The drumming went on, the boys banging their instru-ments frenetically to force the column up the slope and, incredibly, the French tried. The instinct of victory was too strong, too ingrained, and as the front ranks were de-stroyed by the murderous fire, the men behind struggled over the bodies to be thrown backwards in turn by the relentless bullets. They faced an impossible task. The column was stuck, hunched against the storm, soaking up an incredible punishment but refusing to give in, to accept defeat. Sharpe was amazed, as he had been at Vimeiro, that troops could take such punishment but they did and he watched as the officers tried to organise a new attack. The French, too late, tried to form into line, and he could see the officers waving their swords to lead the rear ranks into the open flanks. Sharpe held his rifle up.

“Come on!”

His men cheered and followed him across the hillside. There was little danger that the French could form line but the appearance of a couple of hundred skirmishers on the flank would deter them. The Germans of the Legion went with Sharpe’s company and they all stopped a hundred paces from the struggling mass of Frenchmen and began their own volleys, more ragged than the ordered fire from the crest, but effective enough to repel the Frenchmen who were bravely trying to form a line.

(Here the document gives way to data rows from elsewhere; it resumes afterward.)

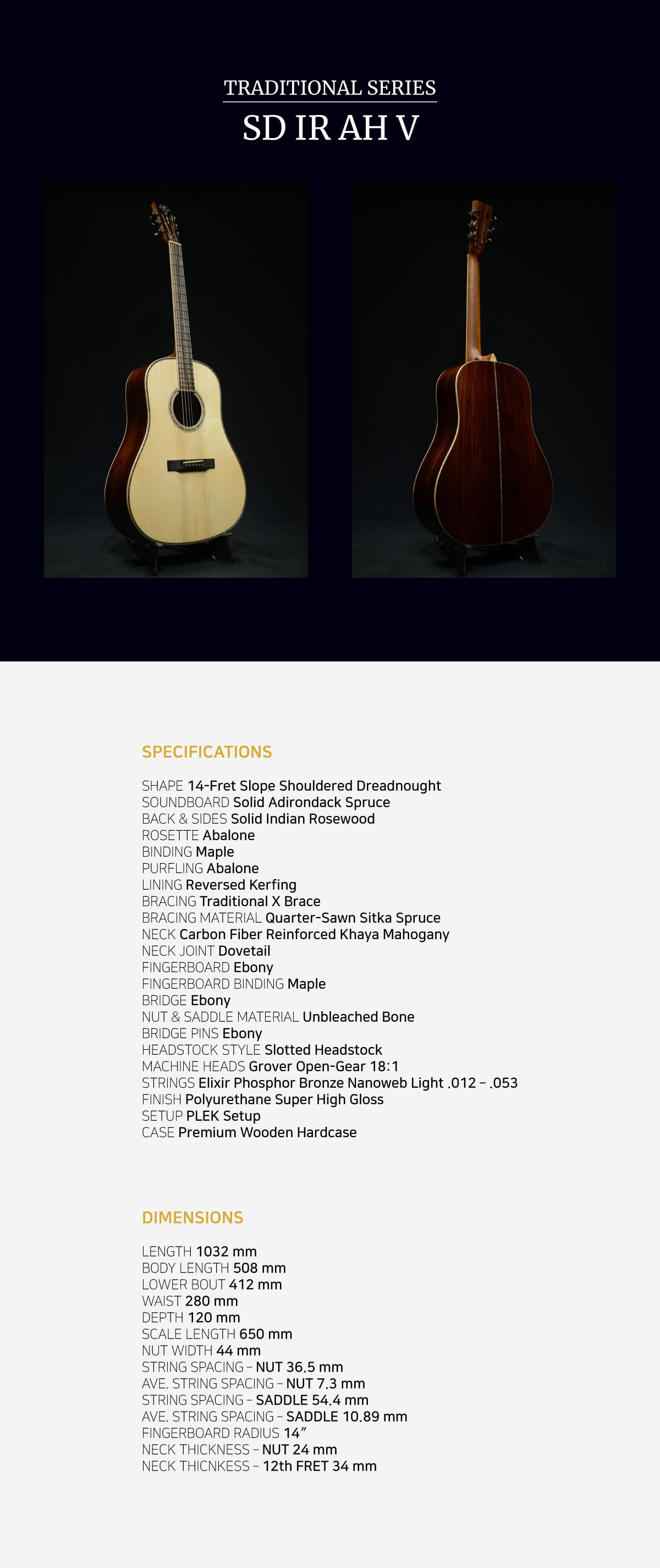 TRADITIONAL SERIES

SD IR AH V

SPECIFICATIONS

SHAPE 14-Fret Slope Shouldered Dreadnought
SOUNDBOARD Solid Adirondack Spruce
BACK & SIDES Solid Indian Rosewood
ROSETTE Abalone
BINDING Maple
PURFLING Abalone
LINING Reversed Kerfing
BRACING Traditional X Brace
BRACING MATERIAL Quarter-Sawn Sitka Spruce
NECK Carbon Fiber Reinforced Khaya Mahogany
NECK JOINT Dovetail
FINGERBOARD Ebony
FINGERBOARD BINDING Maple
BRIDGE Ebony
NUT & SADDLE MATERIAL Unbleached Bone
BRIDGE PINS Ebony
HEADSTOCK STYLE Slotted Headstock
MACHINE HEADS Grover Open-Gear 18:1
STRINGS Elixir Phosphor Bronze Nanoweb Light .012 – .053
FINISH Polyurethane Super High Gloss
SETUP PLEK Setup
CASE Premium Wooden Hardcase

DIMENSIONS

LENGTH 1032 mm
BODY LENGTH 508 mm
LOWER BOUT 412 mm
WAIST 280 mm
DEPTH 120 mm
SCALE LENGTH 650 mm
NUT WIDTH 44 mm
STRING SPACING – NUT 36.5 mm
AVE. STRING SPACING – NUT 7.3 mm
STRING SPACING – SADDLE 54.4 mm
AVE. STRING SPACING – SADDLE 10.89 mm
FINGERBOARD RADIUS 14”
NECK THICKNESS – NUT 24 mm
NECK THICNKESS – 12th FRET 34 mm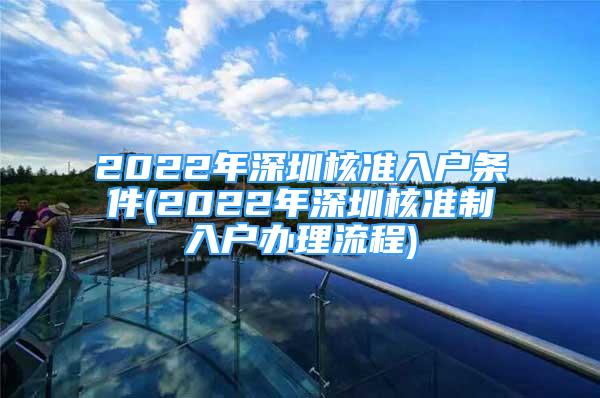 2022年深圳核准入户条件(2022年深圳核准制入户办理流程)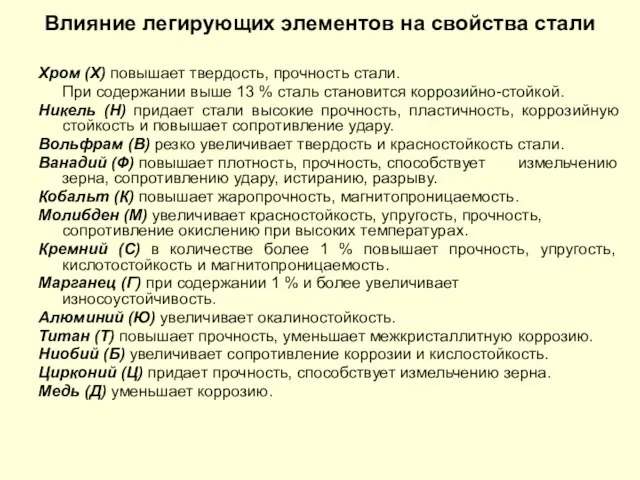 Влияние легирующих элементов на свойства стали

Хром (Х) повышает твердость, прочность стали.
При содержании выше 13 % сталь становится коррозийно-стойкой.
Никель (Н) придает стали высокие прочность, пластичность, коррозийную стойкость и повышает сопротивление удару.
Вольфрам (В) резко увеличивает твердость и красностойкость стали.
Ванадий (Ф) повышает плотность, прочность, способствует измельчению зерна, сопротивлению удару, истиранию, разрыву.
Кобальт (К) повышает жаропрочность, магнитопроницаемость.
Молибден (М) увеличивает красностойкость, упругость, прочность, сопротивление окислению при высоких температурах.
Кремний (С) в количестве более 1 % повышает прочность, упругость, кислотостойкость и магнитопроницаемость.
Марганец (Г) при содержании 1 % и более увеличивает износоустойчивость.
Алюминий (Ю) увеличивает окалиностойкость.
Титан (Т) повышает прочность, уменьшает межкристаллитную коррозию.
Ниобий (Б) увеличивает сопротивление коррозии и кислостойкость.
Цирконий (Ц) придает прочность, способствует измельчению зерна.
Медь (Д) уменьшает коррозию.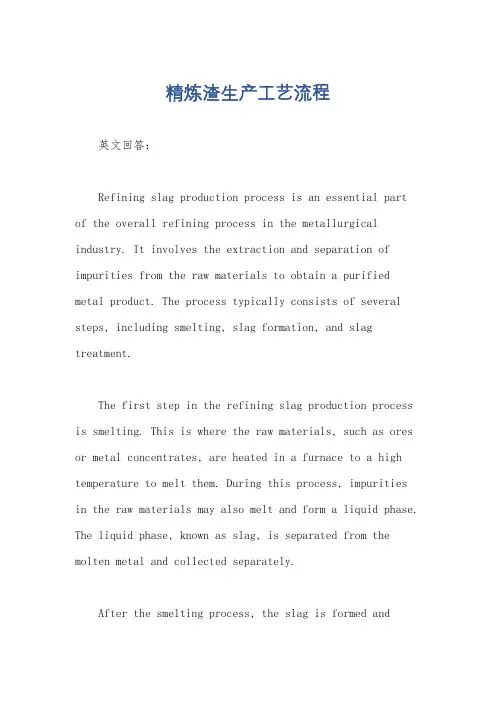 精炼渣生产工艺流程

英文回答：

Refining slag production process is an essential part of the overall refining process in the metallurgical industry. It involves the extraction and separation of impurities from the raw materials to obtain a purified metal product. The process typically consists of several steps, including smelting, slag formation, and slag treatment.

The first step in the refining slag production process is smelting. This is where the raw materials, such as ores or metal concentrates, are heated in a furnace to a high temperature to melt them. During this process, impurities in the raw materials may also melt and form a liquid phase. The liquid phase, known as slag, is separated from the molten metal and collected separately.

After the smelting process, the slag is formed and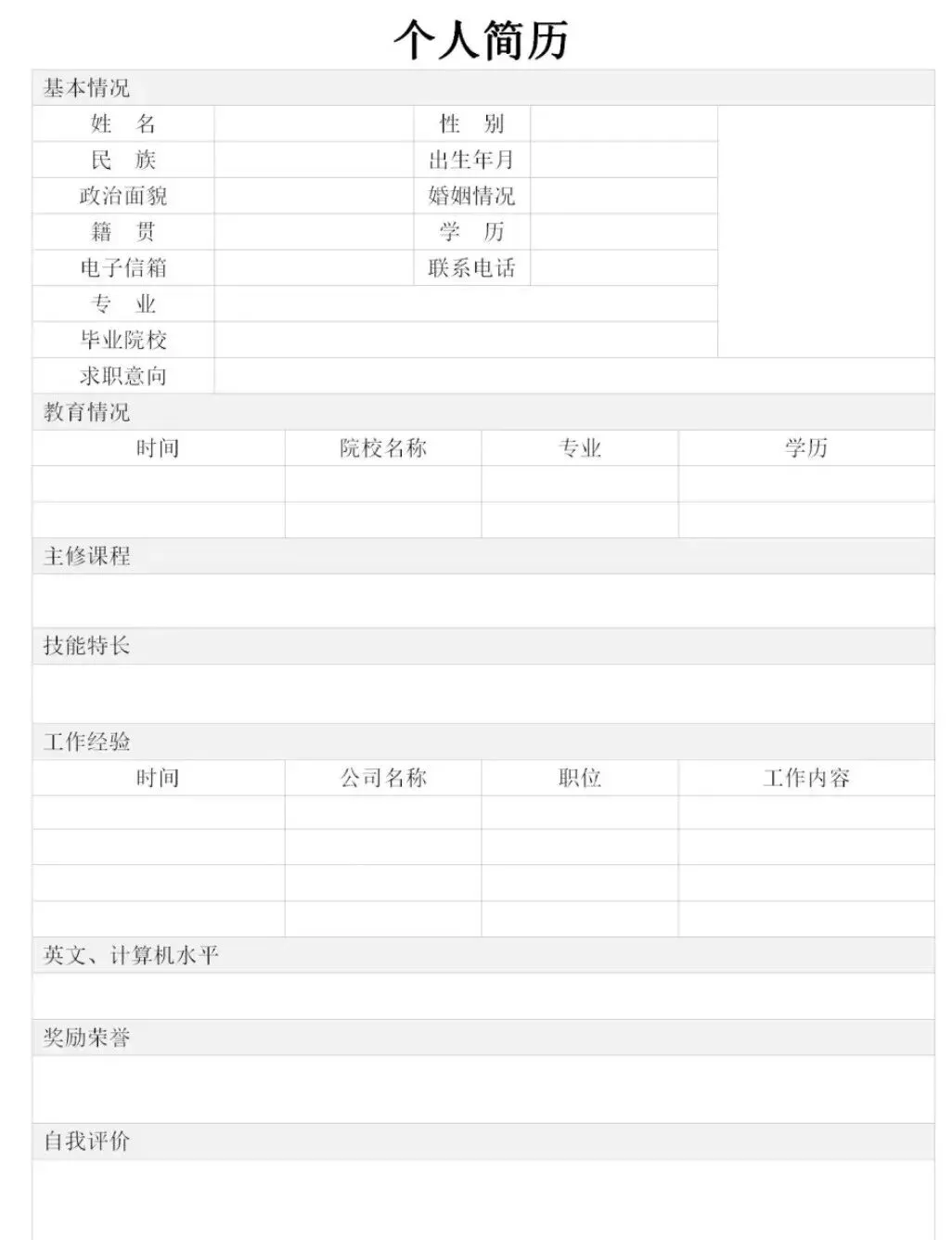 个人简历

基本情况

| 姓　名 | | 性　别 | |
|---|---|---|---|
| 民　族 | | 出生年月 | |
| 政治面貌 | | 婚姻情况 | |
| 籍　贯 | | 学　历 | |
| 电子信箱 | | 联系电话 | |
| 专　业 | | | |
| 毕业院校 | | | |
| 求职意向 | | | |

教育情况

| 时间 | 院校名称 | 专业 | 学历 |
|---|---|---|---|
| | | | |
| | | | |

主修课程

技能特长

工作经验

| 时间 | 公司名称 | 职位 | 工作内容 |
|---|---|---|---|
| | | | |
| | | | |
| | | | |
| | | | |

英文、计算机水平

奖励荣誉

自我评价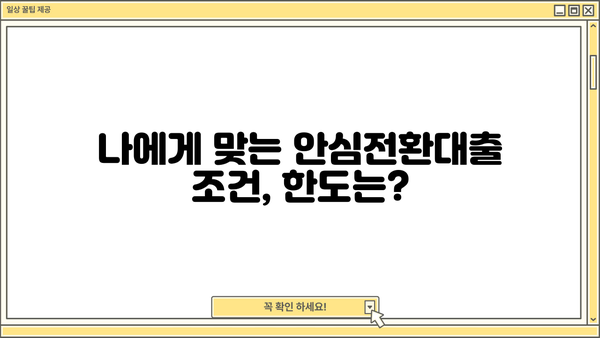 일상 꿀팁 제공

나에게 맞는 안심전환대출 조건, 한도는?

꼭 확인 하세요!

The Germans began fixing bayonets; they knew the column could not stand the fire much longer, and Sharpe yelled at his own men to fix blades. The sound of drums faded. One boy gave a further determined rattle with his sticks, but the distinctive rhythm of the charge faded away and the attack was done. The crest of the hill rippled with light as the 66th fixed bayonets; the volleys died, the British cheered and the French were finished. Broken and smashed by musket fire they did not wait for the bayonet charge. The mass split into small groups of fugitives, the Eagles dropped, the blue ranks broke and ran for the stream.